Below is a set of records; restate each one word for word.

__________

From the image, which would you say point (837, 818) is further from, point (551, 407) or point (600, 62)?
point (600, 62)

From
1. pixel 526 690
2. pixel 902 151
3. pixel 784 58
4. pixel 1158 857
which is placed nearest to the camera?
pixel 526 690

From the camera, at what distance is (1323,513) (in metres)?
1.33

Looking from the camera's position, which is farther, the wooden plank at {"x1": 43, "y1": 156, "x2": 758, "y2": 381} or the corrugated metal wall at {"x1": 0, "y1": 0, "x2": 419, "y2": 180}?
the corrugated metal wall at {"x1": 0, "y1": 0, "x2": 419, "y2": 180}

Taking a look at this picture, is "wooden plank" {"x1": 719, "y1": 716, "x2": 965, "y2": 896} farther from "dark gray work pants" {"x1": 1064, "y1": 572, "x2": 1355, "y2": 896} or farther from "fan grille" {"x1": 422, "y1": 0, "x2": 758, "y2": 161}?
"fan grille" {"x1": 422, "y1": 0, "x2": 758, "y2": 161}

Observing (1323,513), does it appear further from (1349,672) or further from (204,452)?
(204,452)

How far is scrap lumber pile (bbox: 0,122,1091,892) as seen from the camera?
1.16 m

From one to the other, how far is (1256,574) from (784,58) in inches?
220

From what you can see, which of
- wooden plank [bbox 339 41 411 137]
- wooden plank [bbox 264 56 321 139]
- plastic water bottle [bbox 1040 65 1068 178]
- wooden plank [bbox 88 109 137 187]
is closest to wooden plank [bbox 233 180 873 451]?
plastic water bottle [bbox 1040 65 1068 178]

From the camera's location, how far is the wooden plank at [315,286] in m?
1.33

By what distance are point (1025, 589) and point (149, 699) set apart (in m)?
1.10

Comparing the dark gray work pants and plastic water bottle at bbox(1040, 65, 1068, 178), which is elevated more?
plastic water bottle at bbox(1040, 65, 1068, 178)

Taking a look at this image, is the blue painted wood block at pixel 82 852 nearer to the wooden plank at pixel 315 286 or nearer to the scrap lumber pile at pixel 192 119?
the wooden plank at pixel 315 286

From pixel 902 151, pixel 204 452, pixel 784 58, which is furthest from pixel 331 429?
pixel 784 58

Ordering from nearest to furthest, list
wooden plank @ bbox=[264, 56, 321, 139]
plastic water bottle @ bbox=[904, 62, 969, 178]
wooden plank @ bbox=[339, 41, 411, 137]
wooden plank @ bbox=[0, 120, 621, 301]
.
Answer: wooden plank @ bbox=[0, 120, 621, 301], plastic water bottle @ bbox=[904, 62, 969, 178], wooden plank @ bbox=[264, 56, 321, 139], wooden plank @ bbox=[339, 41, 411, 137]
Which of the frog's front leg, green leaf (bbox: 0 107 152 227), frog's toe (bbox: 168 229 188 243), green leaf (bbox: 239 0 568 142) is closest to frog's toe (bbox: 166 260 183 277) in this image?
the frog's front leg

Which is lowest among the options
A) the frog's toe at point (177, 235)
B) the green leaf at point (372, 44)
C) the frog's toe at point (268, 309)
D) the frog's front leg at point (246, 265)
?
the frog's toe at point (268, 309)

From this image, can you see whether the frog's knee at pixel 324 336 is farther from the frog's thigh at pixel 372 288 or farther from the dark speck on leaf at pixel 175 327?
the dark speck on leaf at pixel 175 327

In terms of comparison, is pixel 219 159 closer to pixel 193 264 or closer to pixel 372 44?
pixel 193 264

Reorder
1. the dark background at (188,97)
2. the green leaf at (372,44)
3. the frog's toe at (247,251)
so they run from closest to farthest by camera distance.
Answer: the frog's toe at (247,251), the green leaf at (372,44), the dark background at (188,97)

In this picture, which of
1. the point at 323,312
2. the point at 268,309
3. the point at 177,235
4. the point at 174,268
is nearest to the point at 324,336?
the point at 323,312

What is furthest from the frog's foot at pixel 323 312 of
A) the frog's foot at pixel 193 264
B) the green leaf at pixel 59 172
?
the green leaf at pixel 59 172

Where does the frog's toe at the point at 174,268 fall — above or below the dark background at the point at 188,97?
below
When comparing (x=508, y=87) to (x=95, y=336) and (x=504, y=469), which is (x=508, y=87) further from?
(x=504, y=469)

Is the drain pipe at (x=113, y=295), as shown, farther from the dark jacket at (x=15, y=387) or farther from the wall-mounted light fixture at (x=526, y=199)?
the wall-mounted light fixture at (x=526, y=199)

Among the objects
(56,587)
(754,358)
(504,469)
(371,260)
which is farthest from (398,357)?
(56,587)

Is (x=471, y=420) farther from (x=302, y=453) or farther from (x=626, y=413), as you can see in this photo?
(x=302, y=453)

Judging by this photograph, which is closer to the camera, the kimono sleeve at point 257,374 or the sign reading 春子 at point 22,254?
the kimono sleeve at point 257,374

__________

*RESULT OF THIS TASK:*
From the image, which would you say point (837, 818) is further from, point (551, 407) or point (600, 62)?
point (600, 62)

From
1. pixel 526 690
2. pixel 902 151
3. pixel 784 58
4. pixel 1158 857
which is placed nearest to the camera?
pixel 526 690

From the camera, at what distance is (1323,513) (in metres)?
1.33

Looking from the camera's position, which is farther, the wooden plank at {"x1": 43, "y1": 156, "x2": 758, "y2": 381} or the corrugated metal wall at {"x1": 0, "y1": 0, "x2": 419, "y2": 180}?
the corrugated metal wall at {"x1": 0, "y1": 0, "x2": 419, "y2": 180}

Taking a look at this picture, is "wooden plank" {"x1": 719, "y1": 716, "x2": 965, "y2": 896} farther from "dark gray work pants" {"x1": 1064, "y1": 572, "x2": 1355, "y2": 896} or farther from "fan grille" {"x1": 422, "y1": 0, "x2": 758, "y2": 161}?
"fan grille" {"x1": 422, "y1": 0, "x2": 758, "y2": 161}

Observing (1323,513), does it appear further from (1349,672) or further from (204,452)?
(204,452)

How far is scrap lumber pile (bbox: 0,122,1091,892) as seen from the camera?
1.16 m

From one to the other, how far is (1256,574) from (784,58) in inches?
220

From what you can see, which of
- wooden plank [bbox 339 41 411 137]
- wooden plank [bbox 264 56 321 139]
- plastic water bottle [bbox 1040 65 1068 178]
- wooden plank [bbox 88 109 137 187]
is closest to wooden plank [bbox 233 180 873 451]?
plastic water bottle [bbox 1040 65 1068 178]

From the camera's location, how far is the wooden plank at [315,286] in m?
1.33

By what distance are point (1025, 589) and point (149, 699) set apart (in m)?
1.10

Comparing the dark gray work pants and plastic water bottle at bbox(1040, 65, 1068, 178), which is elevated more?
plastic water bottle at bbox(1040, 65, 1068, 178)

Taking a look at this image, is the blue painted wood block at pixel 82 852 nearer to the wooden plank at pixel 315 286 or nearer to the scrap lumber pile at pixel 192 119?
the wooden plank at pixel 315 286

From pixel 902 151, pixel 204 452, pixel 784 58, which is furthest from pixel 331 429?
pixel 784 58

Ordering from nearest to furthest, list
wooden plank @ bbox=[264, 56, 321, 139]
plastic water bottle @ bbox=[904, 62, 969, 178]
wooden plank @ bbox=[339, 41, 411, 137]
wooden plank @ bbox=[0, 120, 621, 301]
.
Answer: wooden plank @ bbox=[0, 120, 621, 301], plastic water bottle @ bbox=[904, 62, 969, 178], wooden plank @ bbox=[264, 56, 321, 139], wooden plank @ bbox=[339, 41, 411, 137]
Which of the frog's front leg, green leaf (bbox: 0 107 152 227), frog's toe (bbox: 168 229 188 243), green leaf (bbox: 239 0 568 142) is closest to frog's toe (bbox: 166 260 183 277) in this image?
the frog's front leg

Which is lowest among the options
A) the frog's toe at point (177, 235)
B) the green leaf at point (372, 44)
C) the frog's toe at point (268, 309)
D) the frog's front leg at point (246, 265)
?
the frog's toe at point (268, 309)

From this image, can you see whether the frog's knee at pixel 324 336 is farther from the frog's thigh at pixel 372 288 or farther from the dark speck on leaf at pixel 175 327?
the dark speck on leaf at pixel 175 327

In terms of comparison, is pixel 219 159 closer to pixel 193 264 or closer to pixel 372 44?
pixel 193 264

Reorder
1. the dark background at (188,97)
2. the green leaf at (372,44)
3. the frog's toe at (247,251)
so they run from closest to farthest by camera distance.
Answer: the frog's toe at (247,251), the green leaf at (372,44), the dark background at (188,97)

In this picture, which of
1. the point at 323,312
2. the point at 268,309
3. the point at 177,235
4. the point at 174,268
is nearest to the point at 324,336?
the point at 323,312

What is furthest from the frog's foot at pixel 323 312 of
A) the frog's foot at pixel 193 264
B) the green leaf at pixel 59 172
?
the green leaf at pixel 59 172

Where does the frog's toe at the point at 174,268 fall — above or below the dark background at the point at 188,97?
below
When comparing (x=508, y=87) to (x=95, y=336) and (x=504, y=469), which is (x=508, y=87) further from?
(x=504, y=469)

Is the drain pipe at (x=113, y=295), as shown, farther from the dark jacket at (x=15, y=387) or farther from the wall-mounted light fixture at (x=526, y=199)?
the wall-mounted light fixture at (x=526, y=199)

Among the objects
(56,587)
(754,358)
(504,469)
(371,260)
which is farthest from (398,357)?
(56,587)

Is (x=471, y=420) farther from (x=302, y=453) or farther from (x=626, y=413), as you can see in this photo?
(x=302, y=453)

Judging by this photograph, which is closer to the camera, the kimono sleeve at point 257,374 or the sign reading 春子 at point 22,254?
the kimono sleeve at point 257,374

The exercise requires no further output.